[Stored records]

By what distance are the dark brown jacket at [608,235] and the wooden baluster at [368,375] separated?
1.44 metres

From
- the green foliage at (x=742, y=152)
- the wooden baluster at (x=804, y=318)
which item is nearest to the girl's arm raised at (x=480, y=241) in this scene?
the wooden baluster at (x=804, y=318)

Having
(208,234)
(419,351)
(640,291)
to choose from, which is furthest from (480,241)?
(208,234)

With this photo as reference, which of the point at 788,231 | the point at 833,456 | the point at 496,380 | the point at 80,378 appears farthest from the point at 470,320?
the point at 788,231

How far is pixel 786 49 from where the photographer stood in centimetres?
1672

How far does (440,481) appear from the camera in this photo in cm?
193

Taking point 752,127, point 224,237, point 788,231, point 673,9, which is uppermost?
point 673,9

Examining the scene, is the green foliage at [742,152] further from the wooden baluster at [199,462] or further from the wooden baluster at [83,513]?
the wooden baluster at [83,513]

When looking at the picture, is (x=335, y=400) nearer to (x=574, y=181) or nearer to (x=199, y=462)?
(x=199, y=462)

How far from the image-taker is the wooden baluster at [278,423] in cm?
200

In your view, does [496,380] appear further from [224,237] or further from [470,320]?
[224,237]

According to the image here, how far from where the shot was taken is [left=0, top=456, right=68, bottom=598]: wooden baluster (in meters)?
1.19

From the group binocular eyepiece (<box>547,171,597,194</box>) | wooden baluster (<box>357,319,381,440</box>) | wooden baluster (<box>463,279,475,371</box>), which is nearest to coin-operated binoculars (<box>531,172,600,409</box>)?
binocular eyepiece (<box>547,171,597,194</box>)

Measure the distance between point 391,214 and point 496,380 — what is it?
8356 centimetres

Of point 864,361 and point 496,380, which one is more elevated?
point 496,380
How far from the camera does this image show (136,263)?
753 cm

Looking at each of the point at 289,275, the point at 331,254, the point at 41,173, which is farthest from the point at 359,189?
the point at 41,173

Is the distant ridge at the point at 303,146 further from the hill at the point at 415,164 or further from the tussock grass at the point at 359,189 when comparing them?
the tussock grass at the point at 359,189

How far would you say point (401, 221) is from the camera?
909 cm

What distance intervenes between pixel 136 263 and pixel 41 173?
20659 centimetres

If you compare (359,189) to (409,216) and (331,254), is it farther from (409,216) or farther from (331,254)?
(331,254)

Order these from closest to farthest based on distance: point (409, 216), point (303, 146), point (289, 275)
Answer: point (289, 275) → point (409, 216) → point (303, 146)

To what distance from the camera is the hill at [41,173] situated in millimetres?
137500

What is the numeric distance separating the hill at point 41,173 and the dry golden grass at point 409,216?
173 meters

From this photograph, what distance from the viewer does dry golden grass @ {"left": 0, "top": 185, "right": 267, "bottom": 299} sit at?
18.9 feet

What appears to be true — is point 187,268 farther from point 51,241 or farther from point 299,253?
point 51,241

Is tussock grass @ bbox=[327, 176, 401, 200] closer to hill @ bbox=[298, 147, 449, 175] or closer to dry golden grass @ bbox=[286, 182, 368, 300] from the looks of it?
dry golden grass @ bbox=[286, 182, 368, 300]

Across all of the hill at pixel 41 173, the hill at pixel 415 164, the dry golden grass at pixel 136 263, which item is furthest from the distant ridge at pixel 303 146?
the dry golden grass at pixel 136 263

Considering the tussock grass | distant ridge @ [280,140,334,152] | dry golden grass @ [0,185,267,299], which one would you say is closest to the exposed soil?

To be done :: Please replace "distant ridge" with "far ridge" wherever it occurs in the lines above, and give all of the lines again with everything else unchanged.

Completed exercise ::
By what distance are the dark brown jacket at [608,235] and the wooden baluster at [368,375] separated?
1.44 metres

From
- the green foliage at (x=742, y=152)
- the wooden baluster at (x=804, y=318)
which item is nearest to the girl's arm raised at (x=480, y=241) in this scene?
the wooden baluster at (x=804, y=318)

Having
(208,234)
(419,351)
(640,291)
to choose from, which is furthest from (480,241)?
(208,234)

With this photo as reference, which of the point at 788,231 | the point at 833,456 | the point at 496,380 | the point at 80,378 appears farthest from the point at 470,320?
the point at 788,231

How far is pixel 786 49 from where the photographer stood in centimetres?
1672

How far does (440,481) appear from the camera in this photo in cm?
193

Taking point 752,127, point 224,237, point 788,231, point 673,9, which is uppermost?
point 673,9

Examining the scene, is the green foliage at [742,152] further from the wooden baluster at [199,462] or further from the wooden baluster at [83,513]?
the wooden baluster at [83,513]

When looking at the picture, is (x=335, y=400) nearer to (x=574, y=181) or nearer to (x=199, y=462)?
(x=199, y=462)

How far from the image-taker is the wooden baluster at [278,423] in cm?
200

In your view, does [496,380] appear further from [224,237] or further from [470,320]?
[224,237]

According to the image here, how far from where the shot was taken is [left=0, top=456, right=68, bottom=598]: wooden baluster (in meters)?
1.19

From the group binocular eyepiece (<box>547,171,597,194</box>) | wooden baluster (<box>357,319,381,440</box>) | wooden baluster (<box>463,279,475,371</box>), which is nearest to coin-operated binoculars (<box>531,172,600,409</box>)?
binocular eyepiece (<box>547,171,597,194</box>)

Measure the distance between point 391,214 and point 496,380 — what is it?
8356 centimetres

Of point 864,361 and point 496,380, which one is more elevated?
point 496,380
How far from the camera does this image show (136,263)?
753 cm

Looking at each of the point at 289,275, the point at 331,254, the point at 41,173, which is farthest from the point at 359,189?
the point at 41,173

Is the far ridge at the point at 303,146 further from the hill at the point at 415,164 or further from the tussock grass at the point at 359,189 when comparing them?
the tussock grass at the point at 359,189

How far would you say point (401, 221) is from the camera?
909 cm

What distance intervenes between pixel 136 263 and pixel 41 173?
20659 centimetres

If you compare (359,189) to (409,216) and (331,254), is it farther from (409,216) or farther from (331,254)?
(331,254)

Order these from closest to farthest based on distance: point (409, 216), point (303, 146), point (289, 275)
Answer: point (289, 275) → point (409, 216) → point (303, 146)

To what distance from the camera is the hill at [41,173] situated in millimetres?
137500

What is the numeric distance separating the hill at point 41,173 and the dry golden grass at point 409,216?
173 meters

From this photograph, what distance from the viewer does dry golden grass @ {"left": 0, "top": 185, "right": 267, "bottom": 299} sit at?
18.9 feet

What appears to be true — is point 187,268 farther from point 51,241 or farther from point 299,253?
point 51,241

Is tussock grass @ bbox=[327, 176, 401, 200] closer to hill @ bbox=[298, 147, 449, 175] or closer to dry golden grass @ bbox=[286, 182, 368, 300] from the looks of it?
dry golden grass @ bbox=[286, 182, 368, 300]

Across all of the hill at pixel 41 173, the hill at pixel 415 164, the dry golden grass at pixel 136 263, which item is furthest from the far ridge at pixel 303 146?
the dry golden grass at pixel 136 263

Considering the tussock grass | far ridge @ [280,140,334,152] | dry golden grass @ [0,185,267,299], which one would you say is closest to the exposed soil?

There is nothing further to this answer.